It's our week again to bring snacks to my daughter's preschool class, so we decided to make mini-muffins for tomorrow's snack. I used a recipe from Moosewood Restaurant Cooks at Home called Muffin Madness. It has a basic recipe, then gives you several choices to add to the mix for different kinds of muffins. Today we made Banana Muffins and Blueberry-Lemon Muffins. I've made the Apple Muffins before and loved them, but have never tried making a zucchini muffin (or zucchini bread for that matter. Come to think of it, I don't know that I've ever eaten it! I guess that will be added to my list of recipes to try soon.)
Basic Wet Ingredients:
2 large eggs
1/2 cup vegetable oil
3/4-1 cup brown sugar
1/2 tsp pure vanilla extract
Basic Dry Ingredients:
2 cups unbleached white flour
1 tsp baking powder
1/2 tsp salt
Banana Muffins: Add 1 1/2 cups of mashed ripe bananas (for me it took 3.5 large bananas to yield that much mash!) to the wet ingredients. If you like, fold 1 cup chopped nuts and/or 1/2 cup of chocolate chips into the batter. (I didn't use either this time)
Add 1 1/2 cup fresh or frozen blueberries and 1 tbs freshly grated lemon peel to the wet ingredients.
Add 2 cups of grated tart apples and 1 tsp of freshly grated lemon peel to wet ingredients. Add 1/2 tsp cinnamon to the dry ingredients. If you like, fold 1/2 cup of chopped walnuts or pecans to the batter.
Add 2 cups of grated zucchini to the wet ingredients, and 1 tsp of cinnamon and 1.2 tsp of ground cardamom to the dry ingredients. Fold 1/2 cup of raisins or currants, and 3/4 cup of chopped nuts if you like, into the batter.
Preheat the oven to 350 degrees.
In a large bowl, mix together the eggs, oil, brown sugar, and vanilla. Stir in the fruit or begetable ingredeints of your choice and mix well. In a separate bowl, sift together the flour, baking powder, and salt, and any spices your variation calls for. Stir the dry ingredients into the wet ingredients until just combined, being careful not to overmix the batter. Fold in the additional ingredients called for in your variation.
Spoon the batter into oiled standard muffin tins and bake for 20 to 25 minutes, until puffed and golden brown. If you are using mini-muffin tins, bake for 10 to 15 minutes. A knife inserted into the center of the muffin should come out clean.

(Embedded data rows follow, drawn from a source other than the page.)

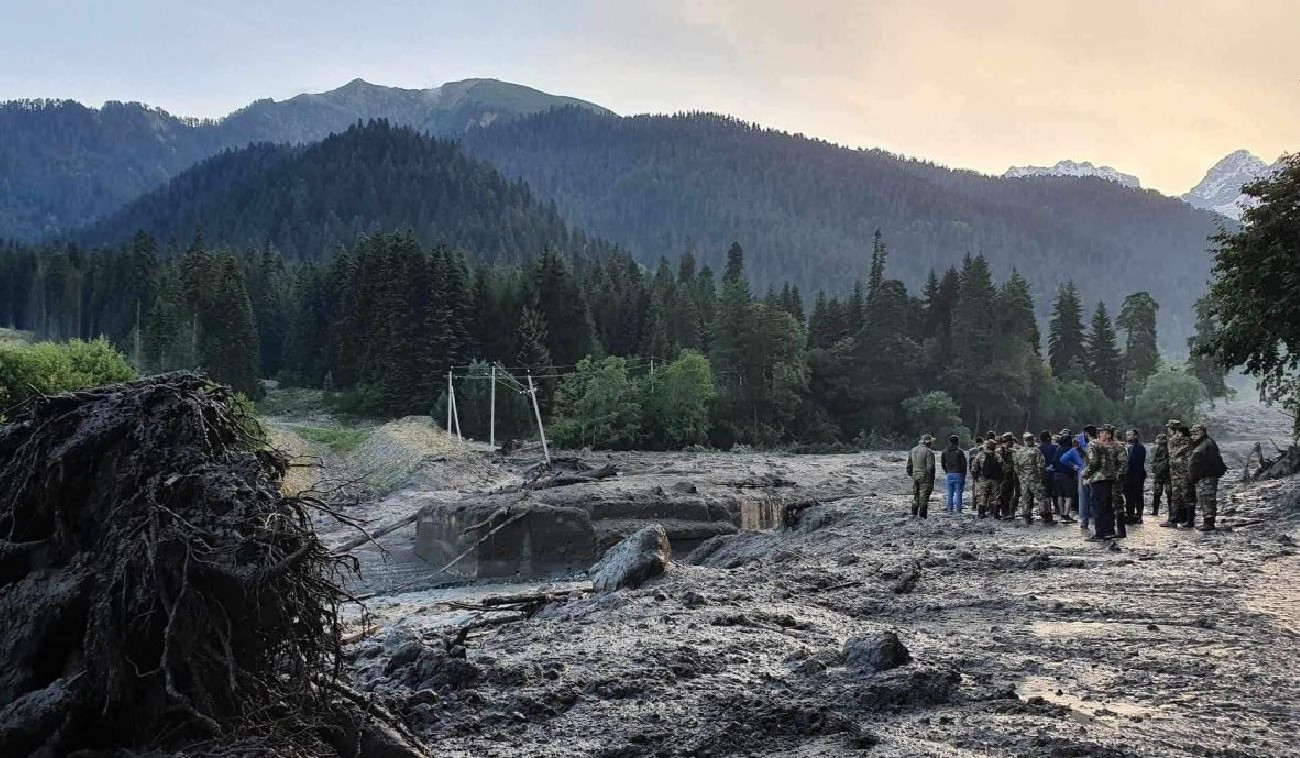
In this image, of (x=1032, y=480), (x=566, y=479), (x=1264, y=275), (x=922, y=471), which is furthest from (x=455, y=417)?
(x=1264, y=275)

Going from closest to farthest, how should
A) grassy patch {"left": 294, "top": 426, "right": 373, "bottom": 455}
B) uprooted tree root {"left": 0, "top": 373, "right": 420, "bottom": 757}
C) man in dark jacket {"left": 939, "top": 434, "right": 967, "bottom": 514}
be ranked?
1. uprooted tree root {"left": 0, "top": 373, "right": 420, "bottom": 757}
2. man in dark jacket {"left": 939, "top": 434, "right": 967, "bottom": 514}
3. grassy patch {"left": 294, "top": 426, "right": 373, "bottom": 455}

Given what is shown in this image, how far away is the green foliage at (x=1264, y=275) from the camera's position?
21484 millimetres

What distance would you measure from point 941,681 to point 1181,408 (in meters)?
78.5

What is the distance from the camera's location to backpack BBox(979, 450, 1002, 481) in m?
21.1

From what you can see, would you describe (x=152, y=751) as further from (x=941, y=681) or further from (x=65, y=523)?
(x=941, y=681)

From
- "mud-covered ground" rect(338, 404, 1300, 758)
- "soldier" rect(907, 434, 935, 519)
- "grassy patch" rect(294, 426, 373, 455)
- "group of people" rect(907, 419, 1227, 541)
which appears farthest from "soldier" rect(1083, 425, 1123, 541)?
"grassy patch" rect(294, 426, 373, 455)

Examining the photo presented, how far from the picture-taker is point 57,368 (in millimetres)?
31297

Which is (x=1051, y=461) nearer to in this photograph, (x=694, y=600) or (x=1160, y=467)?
(x=1160, y=467)

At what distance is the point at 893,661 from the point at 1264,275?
713 inches

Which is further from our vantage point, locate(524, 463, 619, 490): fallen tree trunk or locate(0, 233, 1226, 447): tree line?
locate(0, 233, 1226, 447): tree line

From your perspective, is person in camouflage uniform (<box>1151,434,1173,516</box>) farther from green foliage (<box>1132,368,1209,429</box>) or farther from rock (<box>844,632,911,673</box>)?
green foliage (<box>1132,368,1209,429</box>)

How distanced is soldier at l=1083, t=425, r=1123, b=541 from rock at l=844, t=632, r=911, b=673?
9248mm

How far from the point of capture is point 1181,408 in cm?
7619

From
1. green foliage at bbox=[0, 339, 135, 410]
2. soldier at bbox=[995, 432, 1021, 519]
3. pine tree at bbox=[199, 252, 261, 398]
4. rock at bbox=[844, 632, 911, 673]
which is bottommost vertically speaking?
rock at bbox=[844, 632, 911, 673]
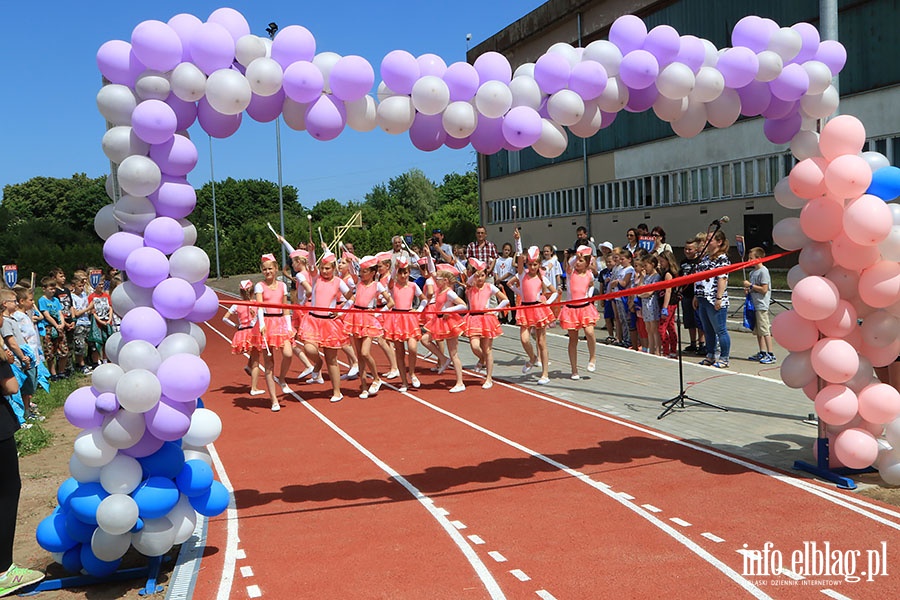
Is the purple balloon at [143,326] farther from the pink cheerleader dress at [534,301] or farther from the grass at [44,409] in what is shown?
the pink cheerleader dress at [534,301]

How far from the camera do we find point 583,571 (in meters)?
5.16

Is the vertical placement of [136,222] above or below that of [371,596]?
above

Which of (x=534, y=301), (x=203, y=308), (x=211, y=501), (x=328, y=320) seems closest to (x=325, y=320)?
(x=328, y=320)

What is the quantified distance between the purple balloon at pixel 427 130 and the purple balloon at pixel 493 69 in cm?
50

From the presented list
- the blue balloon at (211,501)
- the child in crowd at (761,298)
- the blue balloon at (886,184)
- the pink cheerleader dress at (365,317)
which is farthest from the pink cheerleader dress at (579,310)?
the blue balloon at (211,501)

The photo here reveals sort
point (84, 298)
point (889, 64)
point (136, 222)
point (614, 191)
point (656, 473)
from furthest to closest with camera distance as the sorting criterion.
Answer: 1. point (614, 191)
2. point (889, 64)
3. point (84, 298)
4. point (656, 473)
5. point (136, 222)

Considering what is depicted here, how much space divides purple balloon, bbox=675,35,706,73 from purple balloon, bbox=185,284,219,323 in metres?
4.33

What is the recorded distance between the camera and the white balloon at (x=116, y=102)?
17.6 ft

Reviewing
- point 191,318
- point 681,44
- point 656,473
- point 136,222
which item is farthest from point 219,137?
point 656,473

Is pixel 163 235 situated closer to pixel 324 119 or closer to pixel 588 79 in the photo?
pixel 324 119

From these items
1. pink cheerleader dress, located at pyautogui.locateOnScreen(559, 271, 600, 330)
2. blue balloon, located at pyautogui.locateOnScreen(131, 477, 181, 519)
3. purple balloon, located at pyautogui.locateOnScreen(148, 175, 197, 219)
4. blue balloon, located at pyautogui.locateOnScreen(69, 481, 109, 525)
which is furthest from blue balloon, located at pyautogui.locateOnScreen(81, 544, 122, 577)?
pink cheerleader dress, located at pyautogui.locateOnScreen(559, 271, 600, 330)

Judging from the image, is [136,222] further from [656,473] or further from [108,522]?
[656,473]

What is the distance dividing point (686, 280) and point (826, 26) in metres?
3.41

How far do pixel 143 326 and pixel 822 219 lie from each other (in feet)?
18.5
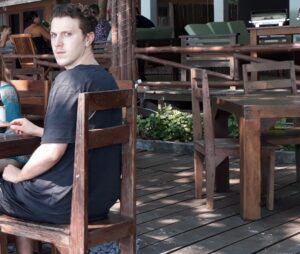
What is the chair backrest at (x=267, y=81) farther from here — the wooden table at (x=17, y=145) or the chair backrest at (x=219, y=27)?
the chair backrest at (x=219, y=27)

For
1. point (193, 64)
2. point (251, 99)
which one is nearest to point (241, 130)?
point (251, 99)

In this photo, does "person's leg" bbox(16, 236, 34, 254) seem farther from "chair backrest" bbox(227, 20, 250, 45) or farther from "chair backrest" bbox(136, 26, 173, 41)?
"chair backrest" bbox(227, 20, 250, 45)

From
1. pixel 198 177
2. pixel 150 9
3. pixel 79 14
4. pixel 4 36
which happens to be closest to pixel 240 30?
pixel 150 9

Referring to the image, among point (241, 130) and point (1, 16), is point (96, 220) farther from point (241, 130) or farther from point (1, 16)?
point (1, 16)

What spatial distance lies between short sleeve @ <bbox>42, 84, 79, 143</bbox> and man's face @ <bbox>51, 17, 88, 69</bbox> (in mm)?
179

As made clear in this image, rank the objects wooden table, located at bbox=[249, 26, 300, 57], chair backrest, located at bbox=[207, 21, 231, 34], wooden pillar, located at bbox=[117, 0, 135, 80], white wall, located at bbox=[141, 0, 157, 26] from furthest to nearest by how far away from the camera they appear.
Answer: white wall, located at bbox=[141, 0, 157, 26] → chair backrest, located at bbox=[207, 21, 231, 34] → wooden table, located at bbox=[249, 26, 300, 57] → wooden pillar, located at bbox=[117, 0, 135, 80]

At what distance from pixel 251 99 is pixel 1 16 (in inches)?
682

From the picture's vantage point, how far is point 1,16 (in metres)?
21.0

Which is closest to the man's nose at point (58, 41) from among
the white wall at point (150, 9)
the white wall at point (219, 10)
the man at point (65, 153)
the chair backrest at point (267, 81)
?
the man at point (65, 153)

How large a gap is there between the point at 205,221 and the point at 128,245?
59.2 inches

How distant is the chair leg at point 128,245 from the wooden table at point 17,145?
0.53 metres

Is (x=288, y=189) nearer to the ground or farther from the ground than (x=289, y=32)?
nearer to the ground

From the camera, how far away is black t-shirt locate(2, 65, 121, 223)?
98.7 inches

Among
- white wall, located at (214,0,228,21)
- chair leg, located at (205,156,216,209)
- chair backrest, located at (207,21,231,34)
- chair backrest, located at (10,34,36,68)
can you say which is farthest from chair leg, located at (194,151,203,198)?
white wall, located at (214,0,228,21)
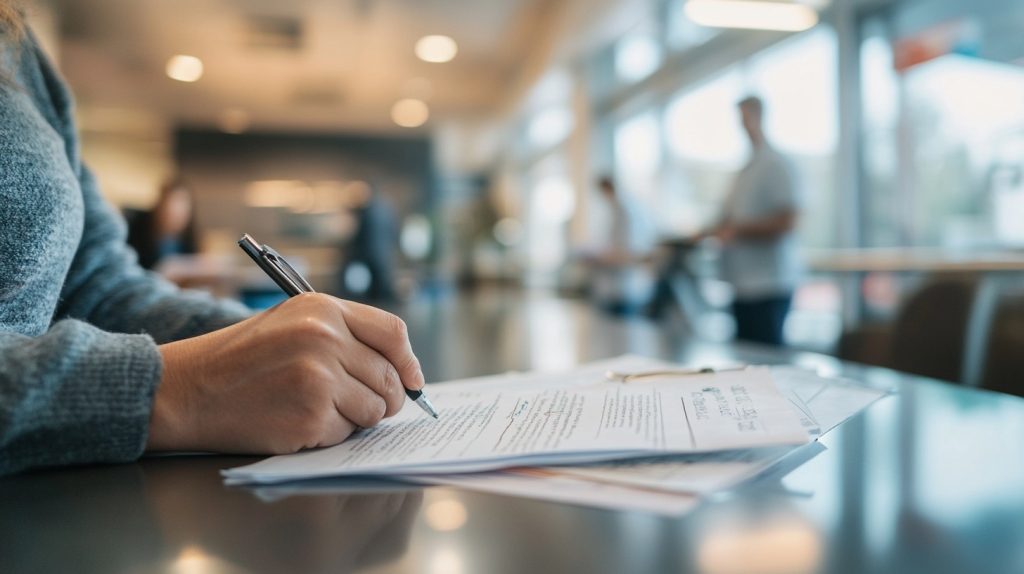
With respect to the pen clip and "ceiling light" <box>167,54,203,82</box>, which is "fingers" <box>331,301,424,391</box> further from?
"ceiling light" <box>167,54,203,82</box>

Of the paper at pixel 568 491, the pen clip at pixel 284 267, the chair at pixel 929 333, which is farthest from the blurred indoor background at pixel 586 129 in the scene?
the paper at pixel 568 491

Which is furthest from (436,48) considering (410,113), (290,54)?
(410,113)

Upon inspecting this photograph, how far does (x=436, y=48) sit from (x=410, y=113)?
A: 10.0 ft

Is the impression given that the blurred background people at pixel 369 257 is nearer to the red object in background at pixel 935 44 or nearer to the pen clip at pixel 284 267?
the red object in background at pixel 935 44

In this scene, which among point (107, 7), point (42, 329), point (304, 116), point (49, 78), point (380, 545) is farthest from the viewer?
point (304, 116)

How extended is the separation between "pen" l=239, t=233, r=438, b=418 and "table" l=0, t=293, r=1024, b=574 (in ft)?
0.39

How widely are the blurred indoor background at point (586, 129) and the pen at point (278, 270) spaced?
1.57 ft

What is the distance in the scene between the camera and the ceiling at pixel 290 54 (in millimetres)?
5062

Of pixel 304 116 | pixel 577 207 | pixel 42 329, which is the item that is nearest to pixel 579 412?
pixel 42 329

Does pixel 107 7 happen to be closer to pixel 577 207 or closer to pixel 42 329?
pixel 577 207

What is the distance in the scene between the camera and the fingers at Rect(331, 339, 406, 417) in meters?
0.43

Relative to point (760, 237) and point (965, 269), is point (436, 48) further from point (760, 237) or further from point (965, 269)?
point (965, 269)

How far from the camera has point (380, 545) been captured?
0.29 metres

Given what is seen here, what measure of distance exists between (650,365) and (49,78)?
0.73 m
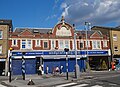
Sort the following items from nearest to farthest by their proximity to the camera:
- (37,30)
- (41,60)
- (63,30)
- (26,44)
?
(41,60) → (26,44) → (63,30) → (37,30)

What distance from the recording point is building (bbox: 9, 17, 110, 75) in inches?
1703

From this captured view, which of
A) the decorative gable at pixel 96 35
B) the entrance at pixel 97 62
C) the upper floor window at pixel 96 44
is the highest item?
the decorative gable at pixel 96 35

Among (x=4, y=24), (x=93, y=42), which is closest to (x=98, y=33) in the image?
(x=93, y=42)

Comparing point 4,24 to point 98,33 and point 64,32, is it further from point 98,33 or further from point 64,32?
point 98,33

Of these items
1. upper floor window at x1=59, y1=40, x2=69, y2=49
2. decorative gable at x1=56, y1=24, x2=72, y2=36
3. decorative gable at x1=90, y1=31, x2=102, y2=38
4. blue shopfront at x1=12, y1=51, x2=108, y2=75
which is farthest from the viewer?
decorative gable at x1=90, y1=31, x2=102, y2=38

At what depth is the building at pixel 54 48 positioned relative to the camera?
43.2m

These muffins will keep in a sealed container for 3 to 4 days, * if they escape being devoured hot from the oven.
*That's tough to avoid! They are pretty tasty!
They are more dense than "box made" muffins, and they obviously aren't LowFat (1/2 cup of veg oil???), but they are worth every tasty fat gram and calorie!
I had help from my sous chefs for this one:
Mashing bananas*; spooning batter
*I promise I didn't use the measuring cup that Abby is chewing on for any food prep!